**MATERIAL PROVIDED:**
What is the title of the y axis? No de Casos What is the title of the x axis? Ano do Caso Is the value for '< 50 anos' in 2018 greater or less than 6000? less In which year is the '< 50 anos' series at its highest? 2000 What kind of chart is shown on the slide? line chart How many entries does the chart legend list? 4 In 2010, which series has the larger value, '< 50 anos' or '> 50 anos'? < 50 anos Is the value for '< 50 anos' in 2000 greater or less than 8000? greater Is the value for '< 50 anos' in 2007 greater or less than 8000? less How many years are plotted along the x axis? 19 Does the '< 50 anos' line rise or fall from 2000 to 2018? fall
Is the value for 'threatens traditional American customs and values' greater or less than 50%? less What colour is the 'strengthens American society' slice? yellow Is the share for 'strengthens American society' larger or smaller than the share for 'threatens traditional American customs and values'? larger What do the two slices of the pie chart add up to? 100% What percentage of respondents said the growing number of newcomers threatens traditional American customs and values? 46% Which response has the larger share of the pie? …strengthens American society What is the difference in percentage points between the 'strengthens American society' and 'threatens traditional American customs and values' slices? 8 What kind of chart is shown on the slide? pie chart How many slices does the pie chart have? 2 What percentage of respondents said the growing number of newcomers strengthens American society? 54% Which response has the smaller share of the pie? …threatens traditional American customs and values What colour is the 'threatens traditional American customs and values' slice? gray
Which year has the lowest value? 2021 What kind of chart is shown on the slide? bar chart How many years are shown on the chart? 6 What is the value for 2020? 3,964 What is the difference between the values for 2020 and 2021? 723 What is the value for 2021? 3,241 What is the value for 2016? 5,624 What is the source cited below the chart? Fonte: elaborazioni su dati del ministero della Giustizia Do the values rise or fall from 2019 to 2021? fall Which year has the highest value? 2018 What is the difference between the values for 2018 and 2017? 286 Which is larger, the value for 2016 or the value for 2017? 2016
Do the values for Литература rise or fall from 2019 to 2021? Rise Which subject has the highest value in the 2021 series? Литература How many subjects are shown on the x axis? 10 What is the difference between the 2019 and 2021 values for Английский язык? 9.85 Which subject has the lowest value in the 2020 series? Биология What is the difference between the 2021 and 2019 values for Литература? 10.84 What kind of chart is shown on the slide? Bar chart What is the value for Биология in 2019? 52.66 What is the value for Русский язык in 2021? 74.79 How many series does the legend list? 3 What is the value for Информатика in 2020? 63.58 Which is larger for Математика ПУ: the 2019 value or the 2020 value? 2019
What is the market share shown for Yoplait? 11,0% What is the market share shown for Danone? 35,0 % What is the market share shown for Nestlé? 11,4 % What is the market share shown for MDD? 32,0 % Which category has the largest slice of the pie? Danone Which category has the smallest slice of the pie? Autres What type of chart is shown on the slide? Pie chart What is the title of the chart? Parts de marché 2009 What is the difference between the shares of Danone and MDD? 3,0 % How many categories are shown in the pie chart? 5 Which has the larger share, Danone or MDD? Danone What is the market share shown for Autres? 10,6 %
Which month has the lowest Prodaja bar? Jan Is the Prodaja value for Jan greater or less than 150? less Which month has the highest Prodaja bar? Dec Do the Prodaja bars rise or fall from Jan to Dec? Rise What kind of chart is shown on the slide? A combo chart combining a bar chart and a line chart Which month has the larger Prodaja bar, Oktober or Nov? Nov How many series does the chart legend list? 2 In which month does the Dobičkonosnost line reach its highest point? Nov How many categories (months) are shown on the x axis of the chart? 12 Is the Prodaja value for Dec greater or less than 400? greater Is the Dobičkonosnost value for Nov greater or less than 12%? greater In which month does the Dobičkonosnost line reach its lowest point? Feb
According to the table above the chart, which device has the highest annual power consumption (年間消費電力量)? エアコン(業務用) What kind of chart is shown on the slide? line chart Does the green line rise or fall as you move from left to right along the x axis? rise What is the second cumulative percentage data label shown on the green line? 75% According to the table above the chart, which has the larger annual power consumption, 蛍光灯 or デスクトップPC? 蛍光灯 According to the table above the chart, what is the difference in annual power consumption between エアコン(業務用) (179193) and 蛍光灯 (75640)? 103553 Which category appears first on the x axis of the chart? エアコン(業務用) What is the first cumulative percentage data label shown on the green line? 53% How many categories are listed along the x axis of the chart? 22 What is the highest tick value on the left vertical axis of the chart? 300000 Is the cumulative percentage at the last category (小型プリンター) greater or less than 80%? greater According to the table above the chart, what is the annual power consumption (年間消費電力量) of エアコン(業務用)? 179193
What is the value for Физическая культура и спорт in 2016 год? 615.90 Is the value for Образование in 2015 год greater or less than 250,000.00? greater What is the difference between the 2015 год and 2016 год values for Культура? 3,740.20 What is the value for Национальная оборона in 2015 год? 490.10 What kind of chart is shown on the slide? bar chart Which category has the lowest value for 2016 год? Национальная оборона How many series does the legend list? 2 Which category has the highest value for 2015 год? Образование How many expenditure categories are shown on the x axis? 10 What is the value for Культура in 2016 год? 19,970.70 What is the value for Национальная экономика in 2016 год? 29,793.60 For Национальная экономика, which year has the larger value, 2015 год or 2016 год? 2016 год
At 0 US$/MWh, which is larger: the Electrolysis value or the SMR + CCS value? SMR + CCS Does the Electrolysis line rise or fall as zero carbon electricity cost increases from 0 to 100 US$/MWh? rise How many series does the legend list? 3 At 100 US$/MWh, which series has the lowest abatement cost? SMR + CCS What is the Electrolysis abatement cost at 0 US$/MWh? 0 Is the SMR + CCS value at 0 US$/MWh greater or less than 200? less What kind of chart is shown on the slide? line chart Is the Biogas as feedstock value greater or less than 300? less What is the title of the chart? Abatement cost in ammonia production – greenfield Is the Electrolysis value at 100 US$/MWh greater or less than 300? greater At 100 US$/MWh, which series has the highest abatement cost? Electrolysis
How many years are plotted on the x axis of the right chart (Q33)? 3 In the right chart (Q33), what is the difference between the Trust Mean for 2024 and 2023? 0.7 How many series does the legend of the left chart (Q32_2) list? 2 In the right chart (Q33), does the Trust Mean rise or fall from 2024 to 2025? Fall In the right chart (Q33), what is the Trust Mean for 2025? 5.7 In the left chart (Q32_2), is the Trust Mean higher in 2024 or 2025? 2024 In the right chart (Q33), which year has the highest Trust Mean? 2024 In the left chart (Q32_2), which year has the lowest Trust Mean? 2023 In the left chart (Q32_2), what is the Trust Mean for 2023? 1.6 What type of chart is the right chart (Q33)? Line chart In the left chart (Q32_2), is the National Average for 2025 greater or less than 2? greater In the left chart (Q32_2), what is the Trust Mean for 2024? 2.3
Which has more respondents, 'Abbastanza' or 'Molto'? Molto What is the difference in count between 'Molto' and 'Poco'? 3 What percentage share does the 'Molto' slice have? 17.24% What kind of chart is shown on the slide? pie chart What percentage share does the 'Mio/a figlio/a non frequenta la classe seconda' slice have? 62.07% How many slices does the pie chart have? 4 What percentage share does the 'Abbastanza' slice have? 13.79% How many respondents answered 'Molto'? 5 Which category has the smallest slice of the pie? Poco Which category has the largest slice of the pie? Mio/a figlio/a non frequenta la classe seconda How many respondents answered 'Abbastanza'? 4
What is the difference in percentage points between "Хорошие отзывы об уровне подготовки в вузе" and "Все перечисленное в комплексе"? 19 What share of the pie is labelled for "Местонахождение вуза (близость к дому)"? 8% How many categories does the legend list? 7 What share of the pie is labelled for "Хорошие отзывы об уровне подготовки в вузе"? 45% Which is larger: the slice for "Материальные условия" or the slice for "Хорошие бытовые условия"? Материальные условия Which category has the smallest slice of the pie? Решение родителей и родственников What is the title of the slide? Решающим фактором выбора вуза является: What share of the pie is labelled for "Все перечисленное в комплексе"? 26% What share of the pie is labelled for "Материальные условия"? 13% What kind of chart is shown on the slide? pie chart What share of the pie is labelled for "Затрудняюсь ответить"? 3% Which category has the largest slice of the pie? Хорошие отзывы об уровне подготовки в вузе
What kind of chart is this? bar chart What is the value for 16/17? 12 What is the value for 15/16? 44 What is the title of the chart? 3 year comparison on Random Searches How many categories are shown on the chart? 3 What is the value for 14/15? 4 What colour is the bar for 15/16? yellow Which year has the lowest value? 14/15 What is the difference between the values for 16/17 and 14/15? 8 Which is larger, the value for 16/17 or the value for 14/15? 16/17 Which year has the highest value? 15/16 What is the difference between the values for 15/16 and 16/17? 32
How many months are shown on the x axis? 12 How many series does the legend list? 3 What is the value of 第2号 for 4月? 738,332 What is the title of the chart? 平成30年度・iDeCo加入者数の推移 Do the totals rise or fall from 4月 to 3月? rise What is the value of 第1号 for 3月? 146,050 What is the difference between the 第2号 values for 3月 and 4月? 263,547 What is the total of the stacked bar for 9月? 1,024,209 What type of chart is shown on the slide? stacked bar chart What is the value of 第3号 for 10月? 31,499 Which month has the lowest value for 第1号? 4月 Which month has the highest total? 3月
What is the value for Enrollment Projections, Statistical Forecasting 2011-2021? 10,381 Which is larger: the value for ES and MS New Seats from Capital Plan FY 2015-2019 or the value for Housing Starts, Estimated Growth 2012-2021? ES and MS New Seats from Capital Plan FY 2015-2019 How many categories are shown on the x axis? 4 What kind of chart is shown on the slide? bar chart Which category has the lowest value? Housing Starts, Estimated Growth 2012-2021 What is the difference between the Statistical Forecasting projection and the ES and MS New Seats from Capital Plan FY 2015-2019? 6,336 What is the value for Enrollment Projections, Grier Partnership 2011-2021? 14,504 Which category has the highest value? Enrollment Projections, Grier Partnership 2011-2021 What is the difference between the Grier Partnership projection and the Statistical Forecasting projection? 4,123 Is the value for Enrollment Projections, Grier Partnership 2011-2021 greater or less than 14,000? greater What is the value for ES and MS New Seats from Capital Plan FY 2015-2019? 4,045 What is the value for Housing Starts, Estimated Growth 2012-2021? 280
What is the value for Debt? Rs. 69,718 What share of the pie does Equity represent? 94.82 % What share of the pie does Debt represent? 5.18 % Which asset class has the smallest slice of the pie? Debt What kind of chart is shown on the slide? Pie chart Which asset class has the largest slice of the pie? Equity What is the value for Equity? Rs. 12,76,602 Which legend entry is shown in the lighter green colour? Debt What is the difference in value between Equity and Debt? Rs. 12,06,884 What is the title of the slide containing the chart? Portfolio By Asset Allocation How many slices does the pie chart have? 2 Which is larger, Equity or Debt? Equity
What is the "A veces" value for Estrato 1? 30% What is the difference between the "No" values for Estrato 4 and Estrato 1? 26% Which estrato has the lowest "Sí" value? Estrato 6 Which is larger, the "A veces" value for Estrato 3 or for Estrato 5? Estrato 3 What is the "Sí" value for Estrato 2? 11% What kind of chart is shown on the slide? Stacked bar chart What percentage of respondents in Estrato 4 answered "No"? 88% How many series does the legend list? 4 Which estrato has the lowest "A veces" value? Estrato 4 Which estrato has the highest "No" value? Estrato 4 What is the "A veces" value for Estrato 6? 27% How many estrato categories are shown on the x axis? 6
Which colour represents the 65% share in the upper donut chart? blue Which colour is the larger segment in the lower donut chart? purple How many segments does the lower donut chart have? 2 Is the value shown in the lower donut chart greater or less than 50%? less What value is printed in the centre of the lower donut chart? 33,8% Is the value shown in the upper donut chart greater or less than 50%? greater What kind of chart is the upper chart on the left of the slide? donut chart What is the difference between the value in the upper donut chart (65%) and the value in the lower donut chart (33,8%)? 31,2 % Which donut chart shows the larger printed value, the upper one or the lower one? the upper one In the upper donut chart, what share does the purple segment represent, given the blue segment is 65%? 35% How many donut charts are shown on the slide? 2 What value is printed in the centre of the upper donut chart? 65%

**TASK TO CARRY OUT:** Turn the lines above, from the first line through the one containing "Is the value for 'threatens", inclusive, into a numbered list, leaving out any blank lines.

**COMPLETED EXERCISE:**
1. What is the title of the y axis? No de Casos What is the title of the x axis? Ano do Caso Is the value for '< 50 anos' in 2018 greater or less than 6000? less In which year is the '< 50 anos' series at its highest? 2000 What kind of chart is shown on the slide? line chart How many entries does the chart legend list? 4 In 2010, which series has the larger value, '< 50 anos' or '> 50 anos'? < 50 anos Is the value for '< 50 anos' in 2000 greater or less than 8000? greater Is the value for '< 50 anos' in 2007 greater or less than 8000? less How many years are plotted along the x axis? 19 Does the '< 50 anos' line rise or fall from 2000 to 2018? fall
2. Is the value for 'threatens traditional American customs and values' greater or less than 50%? less What colour is the 'strengthens American society' slice? yellow Is the share for 'strengthens American society' larger or smaller than the share for 'threatens traditional American customs and values'? larger What do the two slices of the pie chart add up to? 100% What percentage of respondents said the growing number of newcomers threatens traditional American customs and values? 46% Which response has the larger share of the pie? …strengthens American society What is the difference in percentage points between the 'strengthens American society' and 'threatens traditional American customs and values' slices? 8 What kind of chart is shown on the slide? pie chart How many slices does the pie chart have? 2 What percentage of respondents said the growing number of newcomers strengthens American society? 54% Which response has the smaller share of the pie? …threatens traditional American customs and values What colour is the 'threatens traditional American customs and values' slice? gray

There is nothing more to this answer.